======== Rows

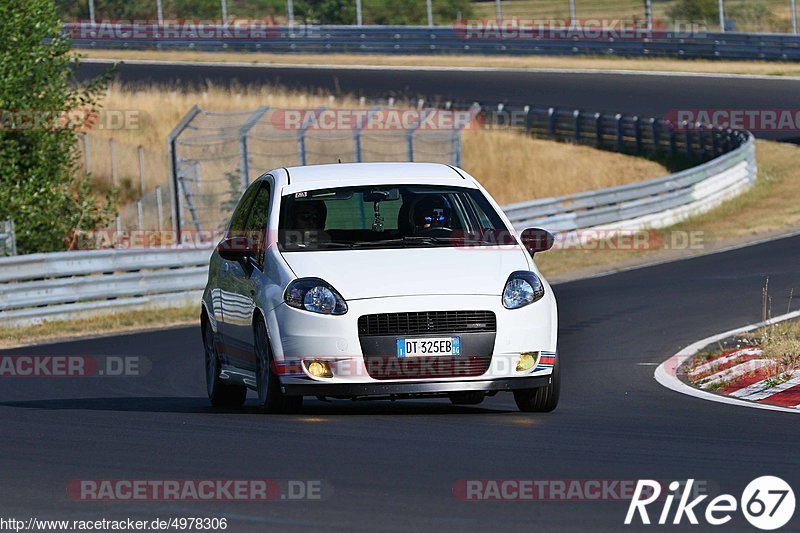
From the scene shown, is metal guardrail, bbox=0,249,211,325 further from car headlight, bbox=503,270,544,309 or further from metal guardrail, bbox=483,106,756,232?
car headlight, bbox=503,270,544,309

================
======== Rows

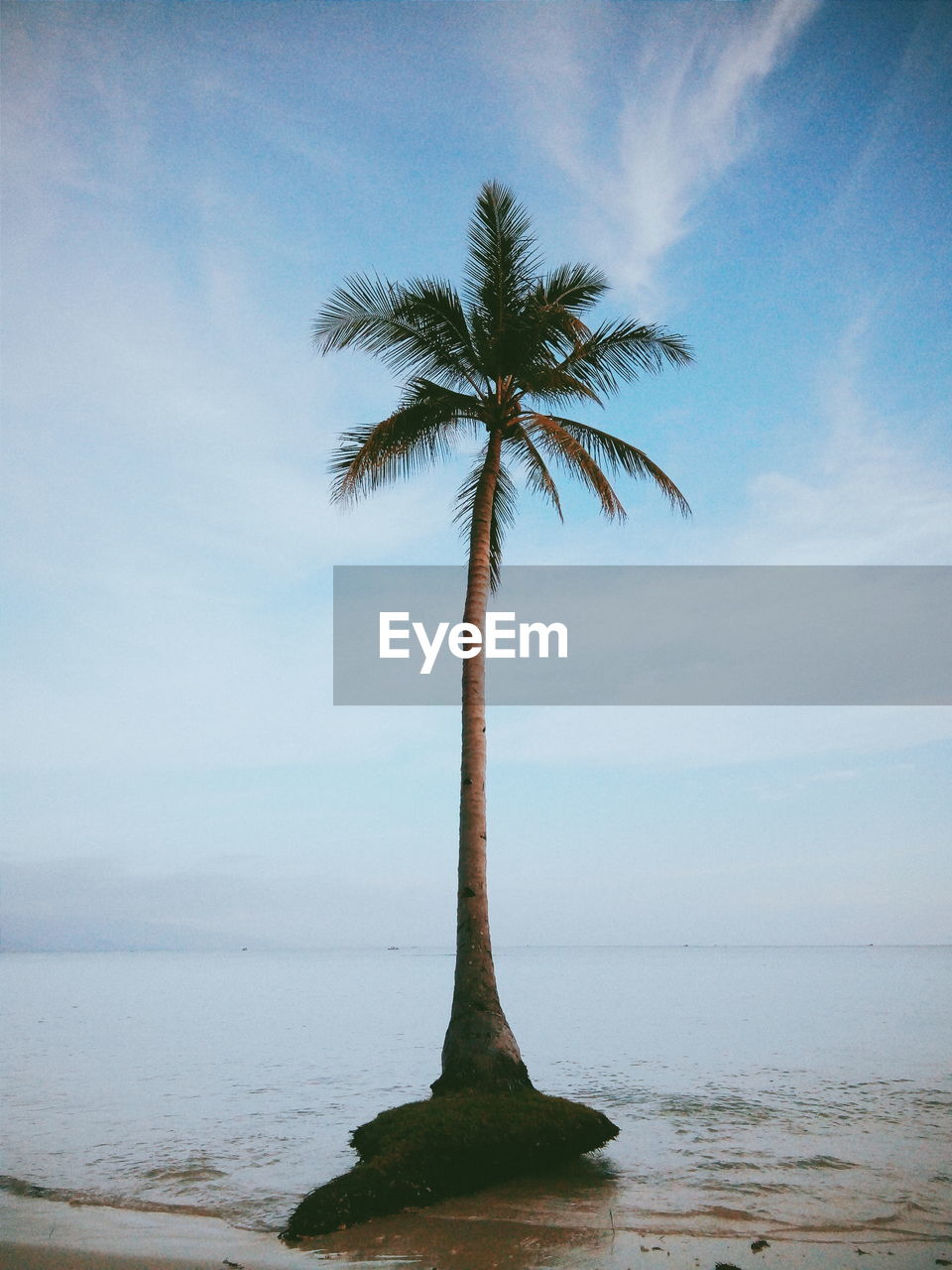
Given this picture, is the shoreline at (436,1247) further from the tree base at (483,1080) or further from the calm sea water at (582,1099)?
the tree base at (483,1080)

================
======== Rows

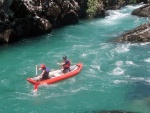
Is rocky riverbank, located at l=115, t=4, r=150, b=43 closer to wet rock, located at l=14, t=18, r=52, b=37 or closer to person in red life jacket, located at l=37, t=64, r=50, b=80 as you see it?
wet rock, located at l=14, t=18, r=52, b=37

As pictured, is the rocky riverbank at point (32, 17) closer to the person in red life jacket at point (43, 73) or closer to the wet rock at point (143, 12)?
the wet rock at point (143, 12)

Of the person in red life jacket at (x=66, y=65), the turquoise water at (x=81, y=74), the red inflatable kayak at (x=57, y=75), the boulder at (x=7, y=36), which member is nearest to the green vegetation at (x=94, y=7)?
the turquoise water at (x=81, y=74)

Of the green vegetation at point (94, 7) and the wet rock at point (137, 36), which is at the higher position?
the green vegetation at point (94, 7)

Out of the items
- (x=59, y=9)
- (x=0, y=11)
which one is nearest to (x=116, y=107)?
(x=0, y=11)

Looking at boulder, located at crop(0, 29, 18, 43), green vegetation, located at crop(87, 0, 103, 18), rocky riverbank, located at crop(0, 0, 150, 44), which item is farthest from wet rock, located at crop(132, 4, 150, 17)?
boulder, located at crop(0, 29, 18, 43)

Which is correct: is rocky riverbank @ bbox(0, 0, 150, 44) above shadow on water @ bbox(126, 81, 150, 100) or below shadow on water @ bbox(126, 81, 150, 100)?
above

================

**Set problem:**
Count how many lines of the preceding entries contain the string "above", with case counting, and reply with that number alone.

**Response:**
2